Anselmo Duarte, diretor de "O pagador de promessas" (Foto: Divulgação)

O Festival de Cinema de Cannes pode não ser tão popular quanto o Oscar, mas é o mais prestigiado do mundo. Sua marca são os filmes de qualidade artística, os independentes e os novos diretores de nacionalidades diversas.

O cinema brasileiro já brilhou em Cannes várias vezes. Em 1962, “O pagador de promessas”, dirigido pelo ator Anselmo Duarte, recebeu a Palma de Ouro. Em 1969, Glauber Rocha recebeu o prêmio e Melhor Diretor por “ O dragão da maldade contra o santo guerreiro”. Duas atrizes brasileiras foram premiadas: Fernanda Torres, em 1986,  por seu trabalho em “Eu sei que vou te amar” e Sandra Corveloni, em 2008, por “Linha de Passe”. O Prêmio do Júri em 2019 foi para ‘Bacurau’, dirigido por Kleber Mendonça e Juliano Dornelles.

Este ano, o Brasil participou com “Firebrand’, de Karim Aïnouz,  “Retratos Fantasmas’, de Kleber Mendonça Filho,  “A Flor do Buriti’, de João Salaviza e Renée Nader Messora e “Levante”, de Lillah Halla.

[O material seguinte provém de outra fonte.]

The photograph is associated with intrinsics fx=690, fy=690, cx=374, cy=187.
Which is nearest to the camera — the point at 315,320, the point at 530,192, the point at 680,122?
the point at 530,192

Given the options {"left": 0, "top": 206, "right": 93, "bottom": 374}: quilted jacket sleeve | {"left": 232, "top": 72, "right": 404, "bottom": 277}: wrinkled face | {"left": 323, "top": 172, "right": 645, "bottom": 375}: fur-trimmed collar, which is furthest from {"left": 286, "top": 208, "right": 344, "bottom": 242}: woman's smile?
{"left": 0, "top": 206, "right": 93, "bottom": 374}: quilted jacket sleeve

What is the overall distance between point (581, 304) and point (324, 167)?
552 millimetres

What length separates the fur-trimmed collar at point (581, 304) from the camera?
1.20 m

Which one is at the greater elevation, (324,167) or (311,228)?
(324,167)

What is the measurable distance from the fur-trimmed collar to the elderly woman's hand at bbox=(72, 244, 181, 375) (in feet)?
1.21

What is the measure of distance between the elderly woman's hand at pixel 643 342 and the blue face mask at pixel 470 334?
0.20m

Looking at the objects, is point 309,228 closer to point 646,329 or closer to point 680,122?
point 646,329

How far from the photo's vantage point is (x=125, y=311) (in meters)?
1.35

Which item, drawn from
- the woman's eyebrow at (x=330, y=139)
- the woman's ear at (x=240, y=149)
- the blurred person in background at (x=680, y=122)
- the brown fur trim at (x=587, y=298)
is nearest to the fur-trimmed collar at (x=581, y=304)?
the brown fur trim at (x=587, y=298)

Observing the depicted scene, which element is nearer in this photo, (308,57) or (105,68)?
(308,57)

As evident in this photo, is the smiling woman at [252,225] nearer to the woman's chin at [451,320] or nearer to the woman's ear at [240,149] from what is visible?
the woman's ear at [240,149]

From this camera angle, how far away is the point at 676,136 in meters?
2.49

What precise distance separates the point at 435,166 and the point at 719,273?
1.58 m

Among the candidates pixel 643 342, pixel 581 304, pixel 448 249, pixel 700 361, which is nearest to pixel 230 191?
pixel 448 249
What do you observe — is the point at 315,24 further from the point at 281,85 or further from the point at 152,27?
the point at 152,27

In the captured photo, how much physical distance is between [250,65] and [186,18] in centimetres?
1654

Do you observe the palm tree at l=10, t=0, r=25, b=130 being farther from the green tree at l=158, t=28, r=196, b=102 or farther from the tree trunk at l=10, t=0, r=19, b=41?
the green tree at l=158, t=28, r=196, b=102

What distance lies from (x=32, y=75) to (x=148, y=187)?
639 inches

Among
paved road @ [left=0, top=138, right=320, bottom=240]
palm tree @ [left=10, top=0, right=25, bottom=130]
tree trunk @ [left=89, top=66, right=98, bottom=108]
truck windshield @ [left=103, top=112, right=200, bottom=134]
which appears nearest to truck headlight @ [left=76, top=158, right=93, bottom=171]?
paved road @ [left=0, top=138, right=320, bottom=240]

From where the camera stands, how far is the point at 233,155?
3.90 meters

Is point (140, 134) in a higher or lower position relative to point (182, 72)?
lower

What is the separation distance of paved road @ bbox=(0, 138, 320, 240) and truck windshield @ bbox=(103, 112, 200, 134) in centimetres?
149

O documentário Nelson Pereira dos Santos – Vida de cinema, dirigido por Ivelise Ferreira e Aída Marques também esteve na programação da mostra Cannes Classics do Festival de Cannes.  Ivelise, que foi casada com o diretor já falecido, destacou que “depois de quatro anos de obscurantismo, de passarmos por uma pandemia, de montarmos o filme de forma remota, é realmente um grande prêmio estar em Cannes agora para a abertura da luz. Estamos voltando, o Brasil está voltando”.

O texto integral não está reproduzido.